Same. Way to Eden is fantastic. Let's have more of that.
I guess I’m a Herbert, because it doesn’t reach me.

Granted, I’ll watch The Way to Eden before a lot of the other series’ duds. Even TOS’ duds have something to offer, no matter how small.
 
I guess I’m a Herbert, because it doesn’t reach me.

Granted, I’ll watch The Way to Eden before a lot of the other series’ duds. Even TOS’ duds have something to offer, no matter how small.
It has some excellent world building around the idea of the Federation and the colonies. It's really interesting in reaction to new technology. It's fascinating in a sociological sense.
 
At the beginning of 2020, the only other New Trek (I refuse to spell it the other way) that existed was the Kelvin Films (which I no longer consider New Trek), Discovery, and Short Treks. In none of them, do they refer to a character by their initials. So Raffi calling Picard "JL" definitely wasn't a "New Trek thing", it was a Raffi thing.
Kurtzman-era Trek is full of unforced, easily avoidable errors where they tried to "fix" what wasn't broken. The Kling-Orcs, making such a mess of continuity they abandoned a series' original premise, many of the PICARD season 1 backstories where characters fell into grim-darkness... For me anyway, the "JL" thing is an example of them not getting the Picard character, or at the very least not appreciating just how many people it would ruffle feathers with.

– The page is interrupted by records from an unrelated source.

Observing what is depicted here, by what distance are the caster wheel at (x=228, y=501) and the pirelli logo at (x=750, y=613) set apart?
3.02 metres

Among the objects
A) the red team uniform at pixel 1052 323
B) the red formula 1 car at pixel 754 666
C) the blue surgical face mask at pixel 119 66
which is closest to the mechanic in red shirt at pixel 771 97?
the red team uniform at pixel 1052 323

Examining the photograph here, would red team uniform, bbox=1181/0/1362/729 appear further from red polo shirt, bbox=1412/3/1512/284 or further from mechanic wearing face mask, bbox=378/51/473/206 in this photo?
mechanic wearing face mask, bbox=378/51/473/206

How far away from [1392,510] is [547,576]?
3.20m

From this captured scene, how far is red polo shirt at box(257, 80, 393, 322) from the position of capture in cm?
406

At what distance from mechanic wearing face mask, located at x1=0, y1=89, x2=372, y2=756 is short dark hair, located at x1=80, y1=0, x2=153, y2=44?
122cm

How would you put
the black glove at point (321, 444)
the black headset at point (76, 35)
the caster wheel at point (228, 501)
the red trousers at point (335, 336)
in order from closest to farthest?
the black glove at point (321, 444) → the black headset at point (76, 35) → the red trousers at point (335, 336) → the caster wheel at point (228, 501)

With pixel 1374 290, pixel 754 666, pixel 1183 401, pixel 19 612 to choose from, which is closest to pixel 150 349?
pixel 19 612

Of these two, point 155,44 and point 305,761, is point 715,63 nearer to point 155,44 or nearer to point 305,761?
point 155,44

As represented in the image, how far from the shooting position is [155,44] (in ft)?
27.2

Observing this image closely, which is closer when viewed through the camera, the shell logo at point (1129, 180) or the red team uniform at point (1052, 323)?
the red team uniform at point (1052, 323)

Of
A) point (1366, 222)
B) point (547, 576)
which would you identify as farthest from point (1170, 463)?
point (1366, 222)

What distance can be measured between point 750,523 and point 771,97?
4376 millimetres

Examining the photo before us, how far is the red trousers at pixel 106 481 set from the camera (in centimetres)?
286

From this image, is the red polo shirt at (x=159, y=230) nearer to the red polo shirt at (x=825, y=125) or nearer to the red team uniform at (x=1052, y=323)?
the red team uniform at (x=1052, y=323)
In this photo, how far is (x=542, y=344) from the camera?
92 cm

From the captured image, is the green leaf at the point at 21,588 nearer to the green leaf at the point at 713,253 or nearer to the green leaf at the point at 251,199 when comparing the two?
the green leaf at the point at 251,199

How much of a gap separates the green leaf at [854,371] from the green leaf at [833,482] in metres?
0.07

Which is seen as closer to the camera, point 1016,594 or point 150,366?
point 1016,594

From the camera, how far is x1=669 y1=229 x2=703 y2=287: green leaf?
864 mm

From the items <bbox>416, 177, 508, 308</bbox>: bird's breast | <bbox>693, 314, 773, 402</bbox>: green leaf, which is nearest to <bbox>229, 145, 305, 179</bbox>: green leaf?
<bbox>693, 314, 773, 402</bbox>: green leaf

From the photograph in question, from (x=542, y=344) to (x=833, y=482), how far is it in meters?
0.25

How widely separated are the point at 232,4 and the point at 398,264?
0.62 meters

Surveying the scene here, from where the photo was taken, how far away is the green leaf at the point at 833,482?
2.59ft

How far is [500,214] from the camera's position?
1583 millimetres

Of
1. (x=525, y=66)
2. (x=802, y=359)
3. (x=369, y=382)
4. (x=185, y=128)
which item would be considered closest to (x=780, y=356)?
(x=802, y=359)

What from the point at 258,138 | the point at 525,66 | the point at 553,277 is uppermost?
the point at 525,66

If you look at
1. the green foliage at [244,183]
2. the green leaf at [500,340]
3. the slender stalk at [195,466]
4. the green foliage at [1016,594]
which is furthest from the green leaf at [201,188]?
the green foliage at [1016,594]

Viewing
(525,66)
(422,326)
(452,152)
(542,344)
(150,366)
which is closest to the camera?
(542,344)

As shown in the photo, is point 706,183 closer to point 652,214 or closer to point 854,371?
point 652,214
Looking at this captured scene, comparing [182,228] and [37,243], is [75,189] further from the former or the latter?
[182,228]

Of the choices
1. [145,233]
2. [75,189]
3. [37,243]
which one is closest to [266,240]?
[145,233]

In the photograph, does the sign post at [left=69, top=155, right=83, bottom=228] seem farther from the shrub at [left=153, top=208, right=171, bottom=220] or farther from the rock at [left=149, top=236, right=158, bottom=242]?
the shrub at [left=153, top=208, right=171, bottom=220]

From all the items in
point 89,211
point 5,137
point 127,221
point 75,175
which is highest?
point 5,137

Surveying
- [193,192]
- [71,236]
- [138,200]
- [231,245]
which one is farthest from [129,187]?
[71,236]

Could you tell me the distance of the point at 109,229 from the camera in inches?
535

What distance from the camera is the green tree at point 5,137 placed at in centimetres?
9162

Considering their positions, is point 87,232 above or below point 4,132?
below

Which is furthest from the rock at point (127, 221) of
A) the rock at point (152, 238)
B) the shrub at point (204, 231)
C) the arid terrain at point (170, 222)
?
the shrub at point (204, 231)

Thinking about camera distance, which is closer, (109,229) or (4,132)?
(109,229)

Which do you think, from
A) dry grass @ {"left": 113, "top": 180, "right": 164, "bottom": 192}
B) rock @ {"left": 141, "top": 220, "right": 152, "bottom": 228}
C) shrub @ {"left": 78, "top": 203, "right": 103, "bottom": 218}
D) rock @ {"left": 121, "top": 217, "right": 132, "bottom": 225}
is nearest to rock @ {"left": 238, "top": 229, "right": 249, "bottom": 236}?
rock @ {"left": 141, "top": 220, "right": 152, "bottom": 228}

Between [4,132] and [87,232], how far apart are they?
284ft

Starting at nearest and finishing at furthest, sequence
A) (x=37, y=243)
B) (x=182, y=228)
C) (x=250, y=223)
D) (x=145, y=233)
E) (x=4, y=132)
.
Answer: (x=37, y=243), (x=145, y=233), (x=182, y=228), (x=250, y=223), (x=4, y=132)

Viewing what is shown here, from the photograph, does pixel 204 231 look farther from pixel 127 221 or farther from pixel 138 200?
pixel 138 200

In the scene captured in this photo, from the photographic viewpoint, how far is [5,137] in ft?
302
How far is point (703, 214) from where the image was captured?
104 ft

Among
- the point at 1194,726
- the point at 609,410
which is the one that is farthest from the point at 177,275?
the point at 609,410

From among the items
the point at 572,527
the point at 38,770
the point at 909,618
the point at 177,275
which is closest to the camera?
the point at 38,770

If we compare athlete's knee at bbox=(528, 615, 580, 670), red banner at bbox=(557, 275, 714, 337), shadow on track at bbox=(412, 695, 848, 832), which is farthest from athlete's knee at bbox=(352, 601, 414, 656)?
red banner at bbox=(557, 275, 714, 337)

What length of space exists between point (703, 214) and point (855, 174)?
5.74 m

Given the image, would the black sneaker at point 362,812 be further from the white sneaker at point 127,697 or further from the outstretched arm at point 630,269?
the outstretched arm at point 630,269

As far as Michael Chabon: he wrote "Calypso" and "Remembrance" which, to this day, are still respectively my first and second favorite pieces of Star Trek ever put out during the Kurtzman Era. Period. So, yes, I do think he's the best writer of New Trek. Which is NOT a knock on anyone else, including Terry Matalas, but someone has to come in first. So, it's the one who wrote my favorite installments in this production era.
Fair enough. But, for what it's worth, James Duff wrote the final draft of the "Remembrance" teleplay, rewriting Akiva Goldman's earlier draft. Chabon just has co-story credit. Shame James Duff didn't stay in the writing staff.

You know what’s cringe?

Space hippies taking over the Enterprise with extended musical performances. Code of Honor. The first Ferengi episode. Beverly Crusher fucking a Scottish ghost candle. The entirety of Threshold. Those are cringe.
I find most of those cringe as well, but I would swap out "The Way to Eden" with "And the Children Shall Lead". TWTE is more "Spock's Brain" level of being somewhat bad but still watchable and enjoyable.
 
Kurtzman-era Trek is full of unforced, easily avoidable errors where they tried to "fix" what wasn't broken.
Really?

How so? I feel like it's a natural outgrowth of the fact that these people went through some horrible things and there are actual consequences to these events, and require some work on the part of the characters. There may be the occasional error, but it's not trying to "fix" anything. It's trying to explore thematic things relevant to the current age in a scifi setting.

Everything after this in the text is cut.